When it was time for your weekly bath, you filled two large tin jugs with water, or, if you were like us, you used kerosene tins with the tops cut off and the edges beaten flat, fitted with a wire handle and a wooden grip. These were then heated on a coal stove. When they were hot enough you carried them into the bedroom or stayed in the kitchen if you were still a small kid. You then poured the first container of hot water into a large enamel basin or small tin tub and then, stepping into the basin or tin tub, you soaped yourself. Then you emptied the basin down the privy or the kitchen sink and filled it with the second jug, rinsing yourself using a sugarbag flannel. But you didn’t use all the water in the second jug. At the very end, and best of all, you tipped it slowly and ever so carefully over your head and shoulders so it didn’t splash on the floor. This last bit was sheer heaven: hot water running from your hair down your face and the back of your neck and over your stomach, back and legs and into the dish or tub. When you were still very young and your mom did it for you it was even better.
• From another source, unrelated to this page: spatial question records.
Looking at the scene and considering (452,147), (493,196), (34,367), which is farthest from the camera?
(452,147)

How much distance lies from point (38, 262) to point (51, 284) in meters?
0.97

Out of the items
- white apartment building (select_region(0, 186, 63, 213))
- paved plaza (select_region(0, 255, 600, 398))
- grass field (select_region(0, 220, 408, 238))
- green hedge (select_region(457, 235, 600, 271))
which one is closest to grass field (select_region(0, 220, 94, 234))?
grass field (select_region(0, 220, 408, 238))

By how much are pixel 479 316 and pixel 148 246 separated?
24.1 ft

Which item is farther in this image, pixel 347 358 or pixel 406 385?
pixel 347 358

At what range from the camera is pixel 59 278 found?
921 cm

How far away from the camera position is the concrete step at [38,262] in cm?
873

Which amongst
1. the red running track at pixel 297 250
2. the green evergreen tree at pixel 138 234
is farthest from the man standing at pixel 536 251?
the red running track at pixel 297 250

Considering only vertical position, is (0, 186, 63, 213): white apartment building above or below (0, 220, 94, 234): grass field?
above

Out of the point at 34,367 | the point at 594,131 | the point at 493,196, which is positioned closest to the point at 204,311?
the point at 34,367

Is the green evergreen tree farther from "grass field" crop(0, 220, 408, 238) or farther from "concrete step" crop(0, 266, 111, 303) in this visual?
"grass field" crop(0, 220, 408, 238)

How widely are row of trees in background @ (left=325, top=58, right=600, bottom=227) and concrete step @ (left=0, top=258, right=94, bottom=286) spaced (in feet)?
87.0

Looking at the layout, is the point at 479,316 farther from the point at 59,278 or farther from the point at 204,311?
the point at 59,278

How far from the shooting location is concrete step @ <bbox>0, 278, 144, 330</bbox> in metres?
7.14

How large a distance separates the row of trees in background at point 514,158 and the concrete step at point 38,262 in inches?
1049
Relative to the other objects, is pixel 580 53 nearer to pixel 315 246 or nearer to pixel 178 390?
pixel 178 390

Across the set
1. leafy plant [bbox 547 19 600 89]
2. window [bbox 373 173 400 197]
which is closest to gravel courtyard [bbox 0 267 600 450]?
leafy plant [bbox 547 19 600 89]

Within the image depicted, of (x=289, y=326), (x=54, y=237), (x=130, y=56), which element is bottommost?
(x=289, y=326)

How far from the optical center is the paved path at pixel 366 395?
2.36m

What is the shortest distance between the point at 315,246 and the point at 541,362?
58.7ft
So, you can imagine my surprise when I entered my own bathroom at the Waldorf-Astoria hotel and there was this gigantic, gleaming white bathtub, and a washbasin and toilet with two toilet rolls fitted on the wall in a cavity specially made for them. The walls were tiled white and the floor was black marble with a fluffy mat next to the huge tub for when you stepped out.
Now, I don’t expect you to believe me, because I couldn’t believe my eyes, but the tub had two faucets, hot and cold, which you just turned on to fill the bath with as much hot water as you wanted. But of course everyone knew about hot and cold water faucets even if you didn’t have both in your own house. What was unbelievable was that these faucets were made of gold with the spouts shaped like a dragon’s head, so the water ran out of the dragon’s mouth! The faucets on the washbasin were smaller but the same shape. I don’t suppose they were solid gold, maybe just gold coated, but still – I mean, talk about sheer luxury.